As the world's attention is captured by the terrifying earthquake, tsunami and looming nuclear threat in Japan, there are fears the relief effort for Christchurch could take a back seat.
But we can afford to care about both, Fundraising New Zealand chief executive James Austin says.
"The large charities, the Red Crosses of the world, can handle them both. People will continue to give, and as New Zealanders we will do our best to help Japan as well as within our own country."
Japan, with the third-largest economy in the world, has not yet requested international humanitarian assistance, only asking for specific help from search and rescue teams. New Zealand has sent a team.
Many aid agencies have held off on starting appeals, accepting that Japan has the capacity to handle the disaster. This stands in contrast to the 2010 Haiti earthquake, where the developing country received immediate help.
But the Red Cross, Salvation Army and Save the Children are running international campaigns – with Kiwis donating $10,500 within two days, New Zealand Save the Children chief executive Liz Gibbs said.
Her organisation was asked to help by its Japanese branch. "They realised very quickly the severity of the situation, and children are always the most vulnerable. There are gaps that are not being addressed by the government, and that's what NGOs like Save the Children are for."
Globally, it was aiming to hit US$20 million.
The Red Cross has begun a Japan appeal alongside its Christchurch earthquake appeal. A spokeswoman said figures were not yet available from the Japan fund, but Christchurch aid yesterday topped $32m in donations.

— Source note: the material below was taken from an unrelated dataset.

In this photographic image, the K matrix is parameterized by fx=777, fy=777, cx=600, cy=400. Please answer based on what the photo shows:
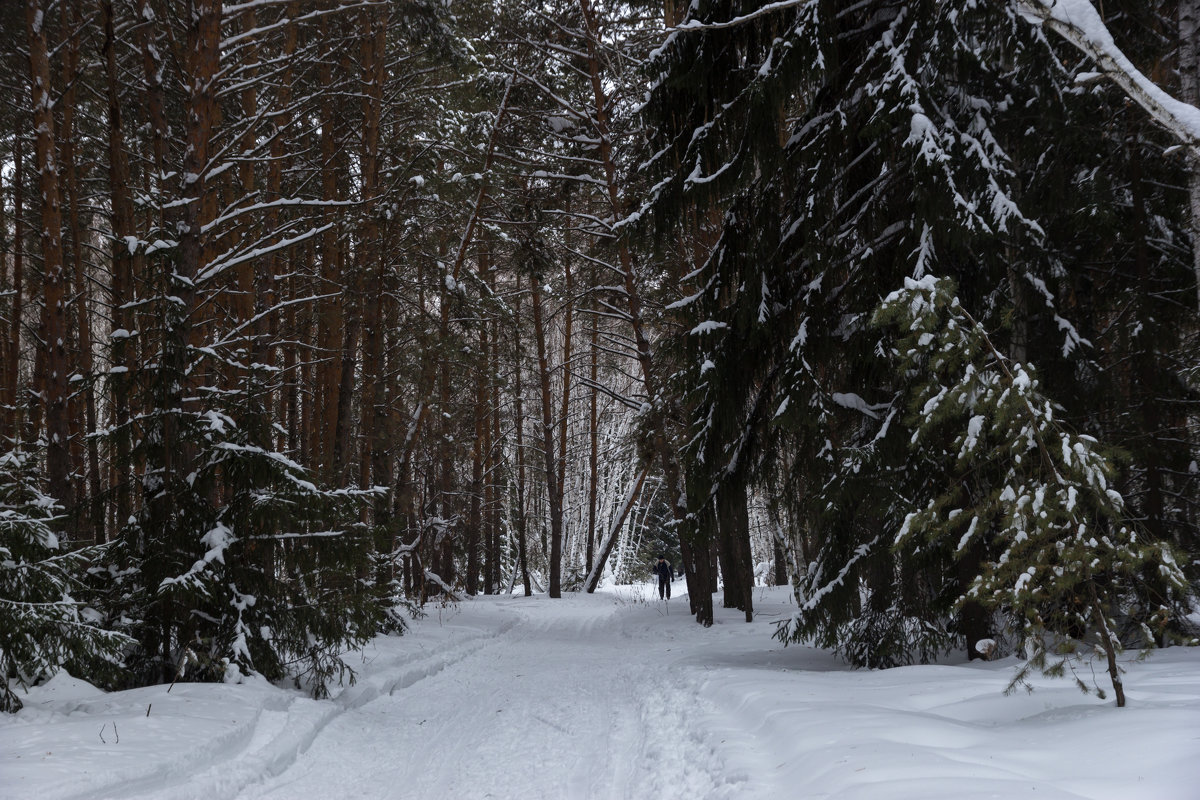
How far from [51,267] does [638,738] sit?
762cm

The Government's Christchurch earthquake appeal has raised around $20m, with another $15m in pledged donations.
Appeal head Mark Weldon said the devastating events in Japan had made international fundraising efforts more difficult, and efforts would be pulled back slightly in sensitivity to Japan's horrific circumstances.
"I think what this means from a New Zealand perspective is that New Zealanders really need to put their shoulders to the wheel for Christchurch. The world's attention, with Japan, did move a lot quicker than it would have otherwise."
But he knew of international charity events scheduled for May, and expected the appeal to continue for months.
Meanwhile, Mr Austin is urging New Zealand charities to continue their regular appeals alongside any special Christchurch fundraisers.
Australian research after the Queensland floods showed people were willing to give to everyday causes alongside the natural disaster, he said.
"When there's a big disaster, like what has been happening in Christchurch, people give extra. A whole lot of people who don't give to charities will give, because they've been emotionally shocked by the earthquake."